Public Health England changes its tone on smoking and Covid-19

Public Health England has just published what it calls ‘guidance’ for smokers and vapers.

I urge you to read it because the tone is noticeably different from the ‘story’ the under fire quango published on April 3.

Headlined ‘Smokers at greater risk of severe respiratory disease from Covid-19’, PHE declared that:

Emerging evidence from China shows smokers with Covid-19 are 14 times more likely to develop severe respiratory disease.

Now, eight weeks later, PHE says:

The evidence on smoking and coronavirus (Covid-19) is mixed and developing.

You can say that again, but it’s nice to hear PHE admit that the evidence is not as definitive as it made out before multiple studies suggested that “something weird” is going on.

‘On the available evidence,’ PHE now advise:

  • if you smoke, you generally have an increased risk of contracting respiratory infection and of more severe symptoms once infected. Covid-19 symptoms may, therefore, be more severe if you smoke.

That, if I may say so, is a huge shift in tone.
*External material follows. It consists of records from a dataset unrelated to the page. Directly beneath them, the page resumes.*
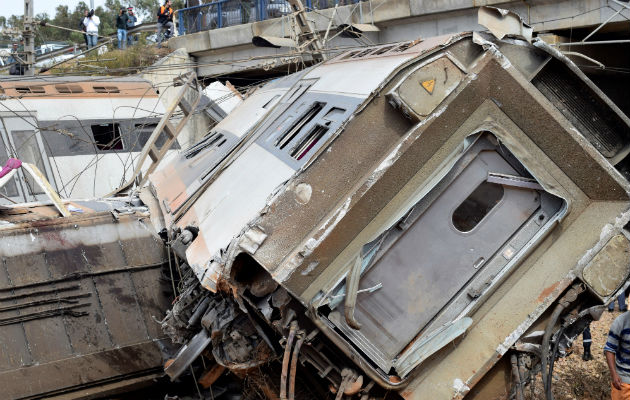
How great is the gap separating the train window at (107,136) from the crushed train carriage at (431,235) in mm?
8912

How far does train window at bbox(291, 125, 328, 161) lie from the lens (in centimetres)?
484

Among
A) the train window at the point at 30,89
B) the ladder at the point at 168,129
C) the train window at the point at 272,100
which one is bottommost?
the train window at the point at 30,89

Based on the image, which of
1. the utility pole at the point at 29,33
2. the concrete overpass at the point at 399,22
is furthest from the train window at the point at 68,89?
the utility pole at the point at 29,33

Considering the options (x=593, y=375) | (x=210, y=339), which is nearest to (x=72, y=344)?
(x=210, y=339)

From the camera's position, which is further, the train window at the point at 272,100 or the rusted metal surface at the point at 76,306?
the train window at the point at 272,100

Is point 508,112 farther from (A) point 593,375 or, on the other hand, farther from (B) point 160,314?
(A) point 593,375

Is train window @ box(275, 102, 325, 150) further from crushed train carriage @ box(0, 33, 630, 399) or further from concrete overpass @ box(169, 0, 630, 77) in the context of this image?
concrete overpass @ box(169, 0, 630, 77)

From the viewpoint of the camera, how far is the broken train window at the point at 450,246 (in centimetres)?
441

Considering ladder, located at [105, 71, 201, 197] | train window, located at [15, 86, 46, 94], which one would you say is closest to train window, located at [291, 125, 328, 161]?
ladder, located at [105, 71, 201, 197]

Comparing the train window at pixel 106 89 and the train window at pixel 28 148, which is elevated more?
the train window at pixel 106 89

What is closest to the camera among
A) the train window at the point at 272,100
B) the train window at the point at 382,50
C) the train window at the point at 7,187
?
the train window at the point at 382,50

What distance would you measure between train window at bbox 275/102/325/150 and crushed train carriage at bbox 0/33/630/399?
0.29 metres

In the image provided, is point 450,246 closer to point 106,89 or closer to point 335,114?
point 335,114

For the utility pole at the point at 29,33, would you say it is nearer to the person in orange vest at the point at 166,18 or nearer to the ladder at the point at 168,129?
the ladder at the point at 168,129
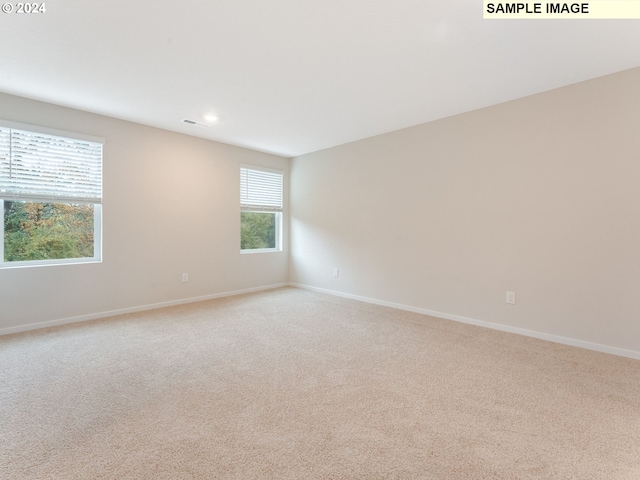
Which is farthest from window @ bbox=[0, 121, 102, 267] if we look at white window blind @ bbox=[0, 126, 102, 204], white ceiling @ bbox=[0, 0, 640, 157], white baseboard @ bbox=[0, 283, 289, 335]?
white baseboard @ bbox=[0, 283, 289, 335]

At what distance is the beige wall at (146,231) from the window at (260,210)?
17cm

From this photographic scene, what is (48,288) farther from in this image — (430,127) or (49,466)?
(430,127)

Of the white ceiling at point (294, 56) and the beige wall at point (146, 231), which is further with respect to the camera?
the beige wall at point (146, 231)

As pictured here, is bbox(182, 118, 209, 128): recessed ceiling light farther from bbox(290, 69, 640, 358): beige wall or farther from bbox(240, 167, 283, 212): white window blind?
bbox(290, 69, 640, 358): beige wall

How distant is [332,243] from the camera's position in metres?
4.90

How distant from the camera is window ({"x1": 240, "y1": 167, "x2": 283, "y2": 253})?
5.03 meters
In fact, it’s as near an admission that PHE got it wrong on April 3 that we are likely to get. (That ‘story’ is still online, though, even though the study on which it was based used a sample of just 78 patients, only five of whom were or are smokers.)

Health Secretary Matt Hancock might also come to rue the ridiculously assertive statement he made in March when, prompted by Bob Blackman, chairman of the APPG on Smoking and Health, he declared with remarkable confidence, “It is abundantly clear that smoking makes the impact of a coronavirus worse."

Now that “abundantly clear” has been downgraded to “may”, let’s hope we hear rather less on the subject from anti-smoking campaigners and politicians.